There's no set standard. But I don't typically see elbow arrestors used as a replacement for overhead: The advantage to the pole-top arrestors is that otherwise the high impedance of the underground cable causes the insulation to be exposed to a much more severe voltage rise as the surge impulse propagates down the cable length. 

Overhead arrestors typically experience much more severe discharge current for exactly this reason, even when they're on the same circuit as the elbow arrestors, because they see that higher voltage peak before it reaches the transformer.

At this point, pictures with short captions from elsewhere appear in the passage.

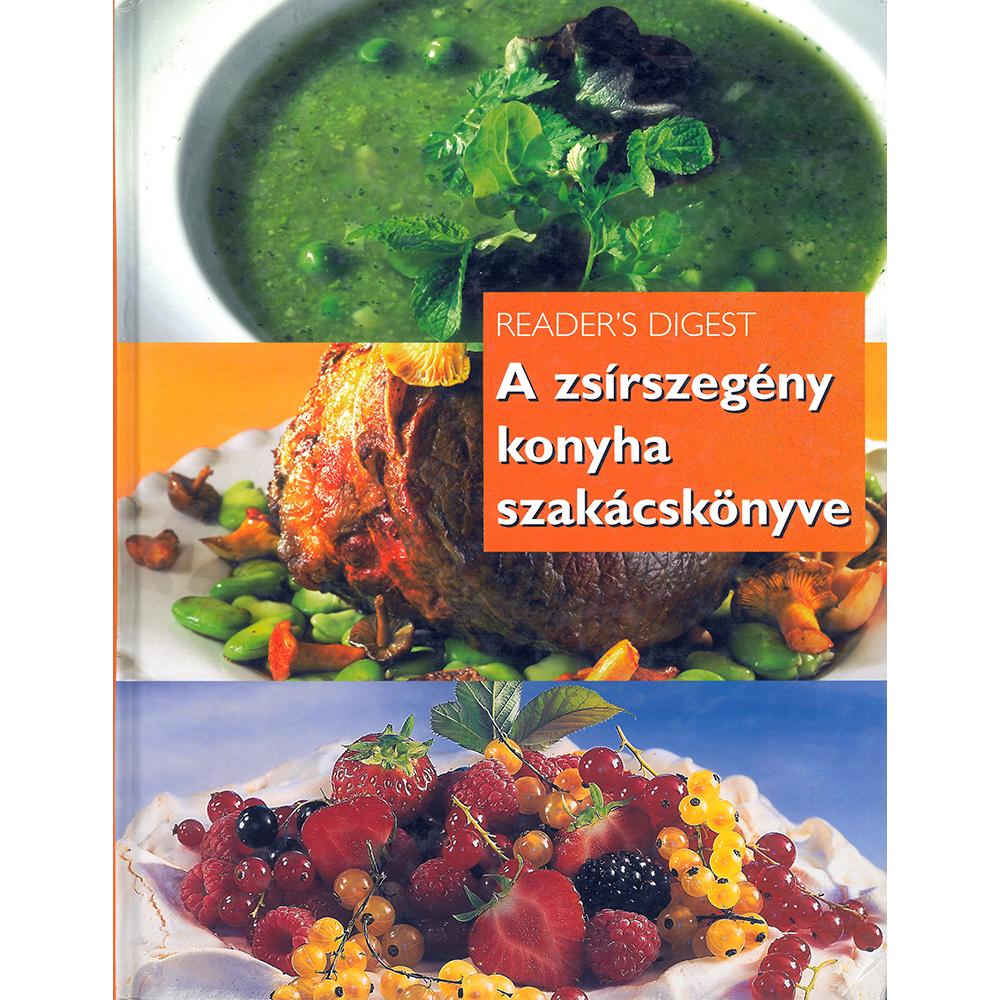 Könyvek/Magazinok Reader Digest: A zsírszegény konyha szakácskönyve
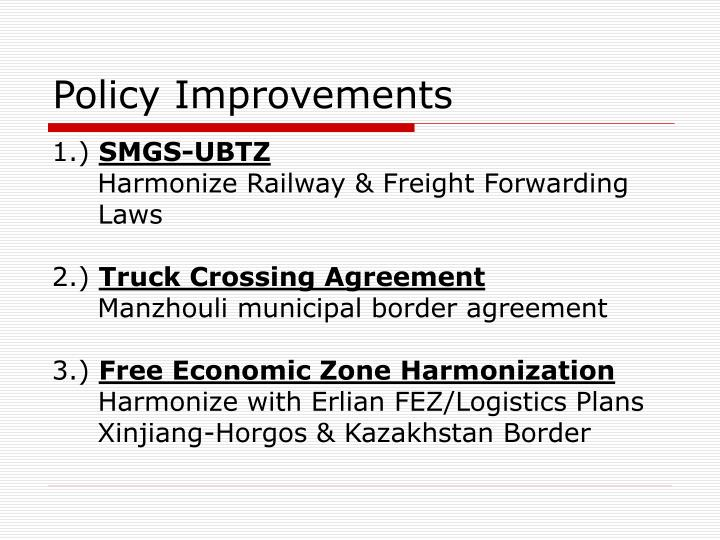 Policy Improvements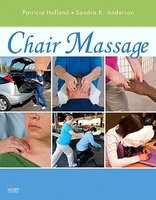 Chair Massage (Paperback): Patricia Holland, Sandra K. Anderson
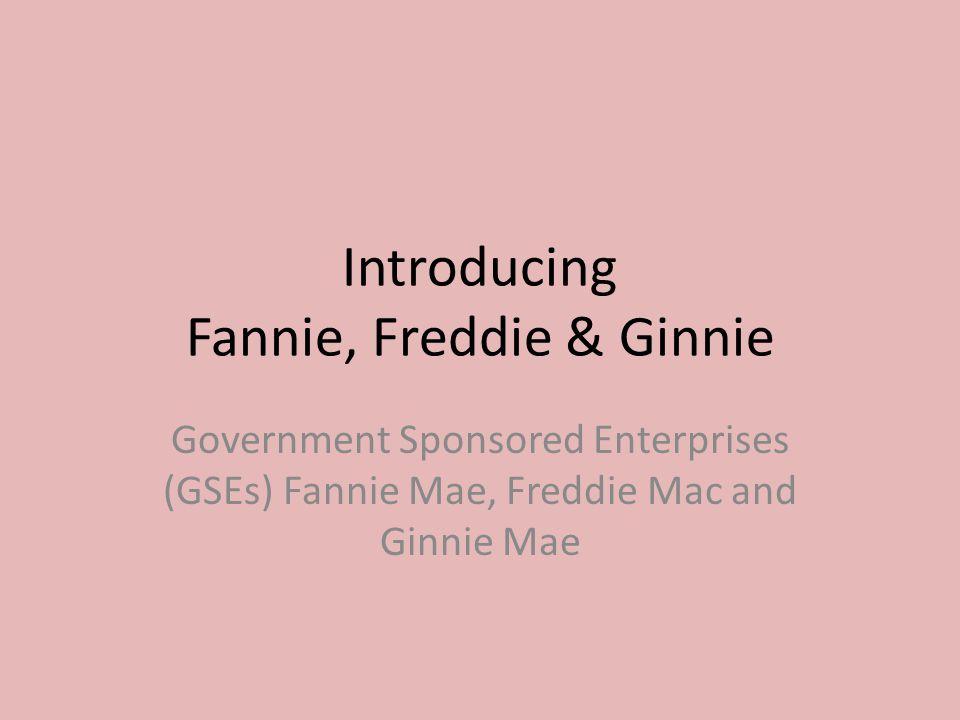 Introducing Fannie, Freddie & Ginnie Government Sponsored Enterprises (GSEs) Fannie Mae, Freddie Mac and Ginnie Mae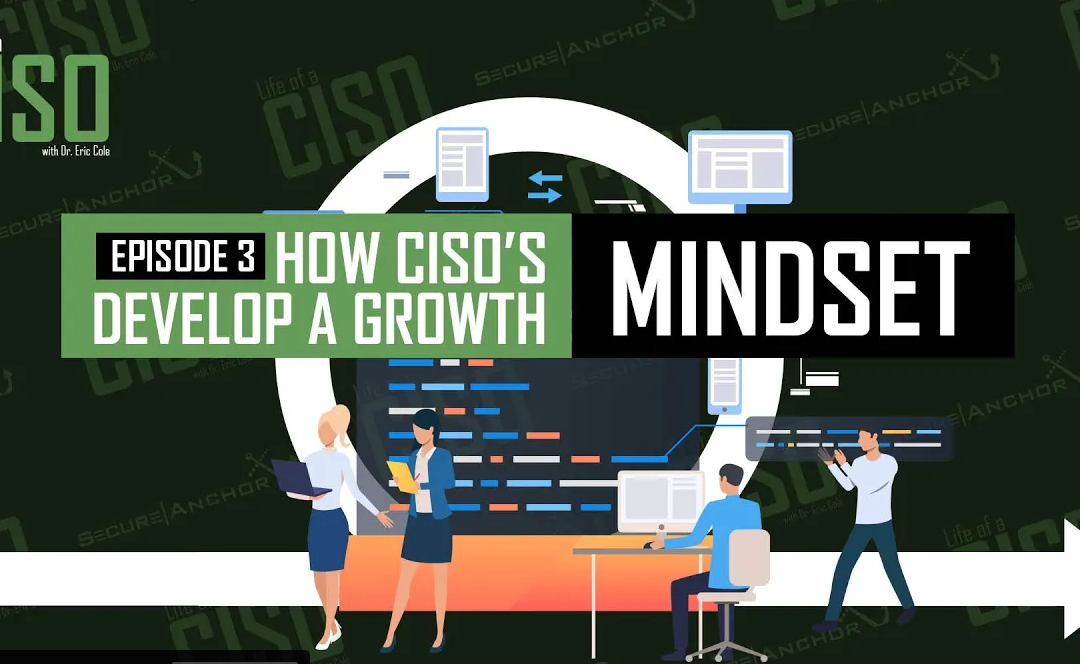 [Life of a CISO] How CISO's Develop a GROWTH Mindset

Short answer: If you made me pick one, I'd pick overhead. But doing both is definitely the best install.


----------



## Meadow (Jan 14, 2011)

Big John said:


> There's no set standard. But I don't typically see elbow arrestors used as a replacement for overhead: The advantage to the pole-top arrestors is that otherwise the high impedance of the underground cable causes the insulation to be exposed to a much more severe voltage rise as the surge impulse propagates down the cable length.
> 
> Overhead arrestors typically experience much more severe discharge current for exactly this reason, even when they're on the same circuit as the elbow arrestors, because they see that higher voltage peak before it reaches the transformer.
> 
> Short answer: If you made me pick one, I'd pick overhead. But doing both is definitely the best install.


:thumbup::thumbsup:

What he said


----------



## JW Splicer (Mar 15, 2014)

Big John said:


> There's no set standard. But I don't typically see elbow arrestors used as a replacement for overhead: The advantage to the pole-top arrestors is that otherwise the high impedance of the underground cable causes the insulation to be exposed to a much more severe voltage rise as the surge impulse propagates down the cable length.
> 
> Overhead arrestors typically experience much more severe discharge current for exactly this reason, even when they're on the same circuit as the elbow arrestors, because they see that higher voltage peak before it reaches the transformer.
> 
> Short answer: If you made me pick one, I'd pick overhead. But doing both is definitely the best install.


I think it's called the voltage doubling effect?


----------



## Big John (May 23, 2010)

JW Splicer said:


> I think it's called the voltage doubling effect?


 I didn't know it had a name. Thanks, I'll do some reading.


----------